Genes lie along microscopic strings called chromosomes, and the new study identifies a piece of a chromosome that appears to harbor a diabetes gene. The region may contain 100 genes or so, which is about a thousandth of the whole human collection, researcher Eric Lander said.

Nobody knows what fraction of type 2 diabetes might be related to the gene, he said in a telephone interview from Finland.

Lander, of the Whitehead Institute for Biomedical Research in Cambridge, Mass., reports the work with colleagues there and elsewhere in the September issue of the journal Nature Genetics.

They studied 217 members of 26 Swedish-speaking families in the Botnia region on Finland’s western coast. The population in the area long has been relatively isolated, which would make a diabetes gene easier to find.

Each of the families had at least three members with type 2 diabetes, for a total of 120 diabetic participants.

Scientists started with a wide-ranging scan of the genes and initially found no clue about the whereabouts of a diabetes gene.

But they got a break after they divided the families by how much insulin family members produced in response to a sugary drink. That test measured one problem seen in type 2 diabetes, which is failing to make enough insulin to control blood-sugar levels. The other problem is failing to respond normally to insulin. In any patient, one or the other defect may be more prominent.

In diabetics with the lowest insulin response to the sugary drink, researchers found evidence that a diabetes gene lurks in a particular stretch of chromosome 12.

That same region contains a gene, not yet identified, for a very rare form of diabetes that resembles type 2 but strikes early, around age 25 on the average. The Finns got the common form much later, at age 58 on the average.
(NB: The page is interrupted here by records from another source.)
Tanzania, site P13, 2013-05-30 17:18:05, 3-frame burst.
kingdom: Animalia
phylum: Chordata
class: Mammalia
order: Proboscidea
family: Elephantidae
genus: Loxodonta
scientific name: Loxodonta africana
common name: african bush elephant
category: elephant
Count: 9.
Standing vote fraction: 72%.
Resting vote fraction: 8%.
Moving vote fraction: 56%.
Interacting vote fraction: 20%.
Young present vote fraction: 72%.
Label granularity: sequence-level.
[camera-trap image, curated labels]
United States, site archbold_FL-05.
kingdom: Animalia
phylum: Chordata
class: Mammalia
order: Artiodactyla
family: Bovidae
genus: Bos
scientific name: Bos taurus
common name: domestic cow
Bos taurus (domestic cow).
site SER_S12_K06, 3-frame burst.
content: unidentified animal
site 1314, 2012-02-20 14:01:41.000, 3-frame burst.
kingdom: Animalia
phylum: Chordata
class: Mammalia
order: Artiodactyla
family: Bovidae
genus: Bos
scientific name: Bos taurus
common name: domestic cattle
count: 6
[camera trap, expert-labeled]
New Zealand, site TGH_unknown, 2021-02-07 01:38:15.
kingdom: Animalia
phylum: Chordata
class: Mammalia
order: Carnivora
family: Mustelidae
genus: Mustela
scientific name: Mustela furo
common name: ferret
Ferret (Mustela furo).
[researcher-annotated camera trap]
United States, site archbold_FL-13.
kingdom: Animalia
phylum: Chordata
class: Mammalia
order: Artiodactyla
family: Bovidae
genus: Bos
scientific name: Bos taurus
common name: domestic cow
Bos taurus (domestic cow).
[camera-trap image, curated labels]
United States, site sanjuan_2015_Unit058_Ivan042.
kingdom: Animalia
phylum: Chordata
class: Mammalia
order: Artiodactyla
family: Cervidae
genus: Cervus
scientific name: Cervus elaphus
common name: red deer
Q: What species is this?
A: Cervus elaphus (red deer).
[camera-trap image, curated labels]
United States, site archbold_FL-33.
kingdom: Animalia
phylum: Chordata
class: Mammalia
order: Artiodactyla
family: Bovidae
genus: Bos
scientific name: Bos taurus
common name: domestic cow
Lander said the result may mean that both forms of the disease are related to the same gene. A mutation that severely cripples the gene may cause the rare, early form of diabetes while a less serious mutation might promote development of the common form, he said.

The notion that one gene could cause the two kinds of diabetes makes sense, although it’s still only speculation, said Graeme Bell of the Howard Hughes Medical Institute at the University of Chicago.

Bell, who reported the apparent whereabouts of another diabetes gene in June, said he suspects that the gene Lander’s team tracked is related to only a small percentage of common diabetes cases.